By Cody Macomber
The Echo Assistant Sports Editor

It was a scary moment — I’d convinced myself that this would never happen while I was in college. I pondered the pros and cons, just like anyone else would do, but then again, it was 4 a.m. I wasn’t exactly thinking straight.

I was at work, dragging along, with three hours left before I could leave. Straight torture, honestly. I’d already worked eight hours, and by this point my arms were nothing more than weight I had to hold up.

I looked at the temptation sitting there. I knew it would help me immediately to finish my shift effectively. Was I really willing to give up my integrity to finish the shift?

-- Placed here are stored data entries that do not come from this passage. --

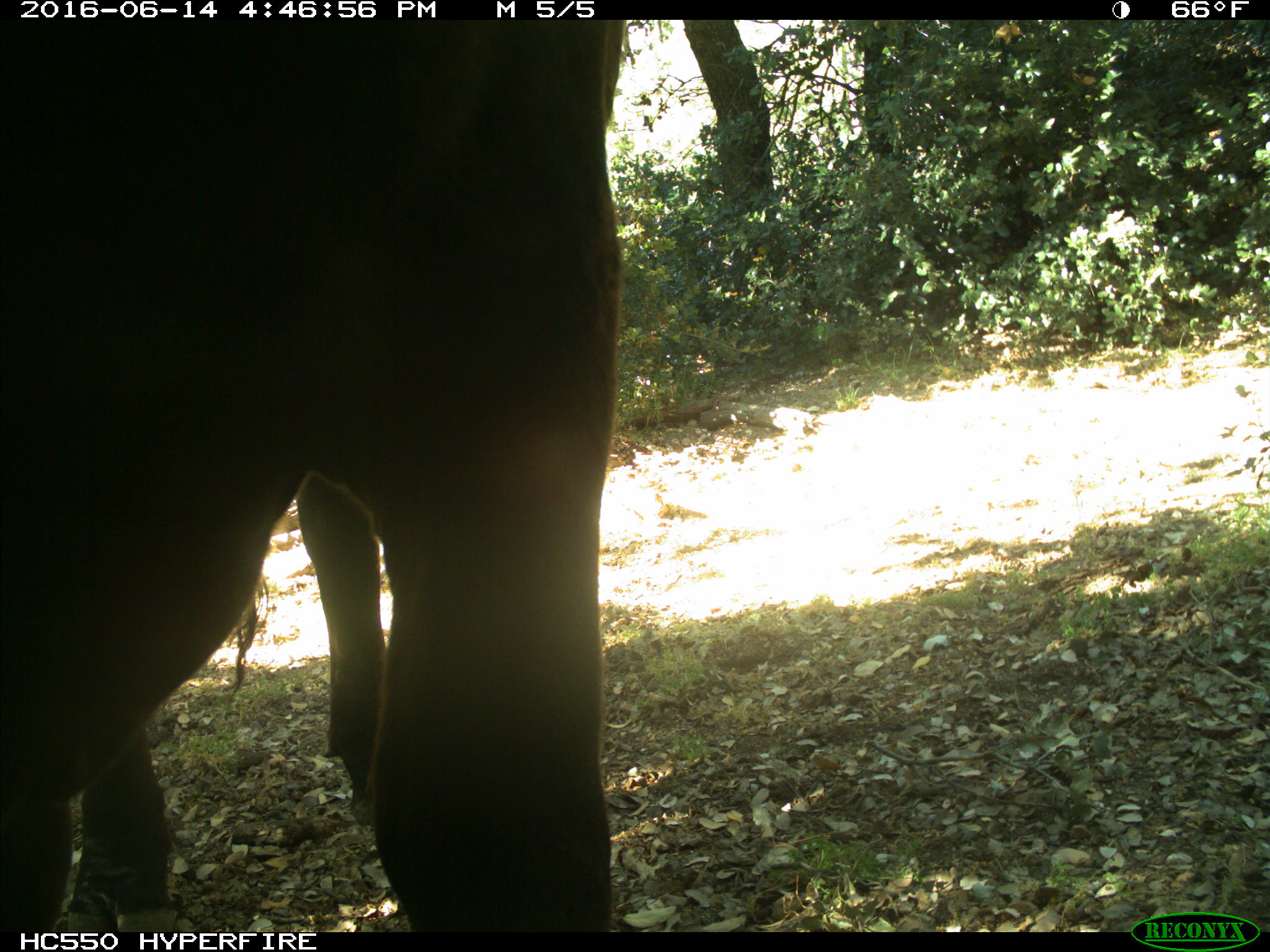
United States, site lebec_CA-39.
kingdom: Animalia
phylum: Chordata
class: Mammalia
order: Artiodactyla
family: Bovidae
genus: Bos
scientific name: Bos taurus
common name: domestic cow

As my head bobbed like an apple on water, I decided I had no other choice. I couldn’t fall asleep on the job.

I drank the cup of coffee.

You may sit back wondering why I make such a big deal over such a common practice. So many people feed off of the caffeine just to survive the daily grind.

That’s the thing for me: I don’t want to be so many people. I don’t want to depend on a drink to keep me going and to keep me engaged throughout the day.

That 11-hour shift though.

As a kid, I found great interest in sports. I wanted to be the next great athlete.

One thing that I saw across all sports, other than the size of their biceps, was that they all seemed to be at least  six feet tall.

I was that kid that looked up how to help my growth, and one thing I read was that coffee stunted your growth.

I wasn’t taking chances, no matter how credible the source.

After that decision as a child, and seeing how dependent people became on that “morning cup o’ joe,” I was dead-set on anything reasonable other than coffee.

That 11-hour shift though.

I pumped 6 servings of creamer into the cup and stirred until the liquid became a creamy, light brown.

I told myself, “You’re not a coffee-dependent monster. You just had a busy day. You deserve this.”

But I think that’s how it starts for everyone: convincing yourself that it’s just one time.

I’ve compromised my coffee-resisting morals a few more times since then. I mean, graveyard shifts are correctly named.

Don’t worry about me though. They say the best way to heal from an addiction is to first acknowledge the problem.

I do have a problem: college is too tedious, work shifts are too long, naps are too short… I need coffee.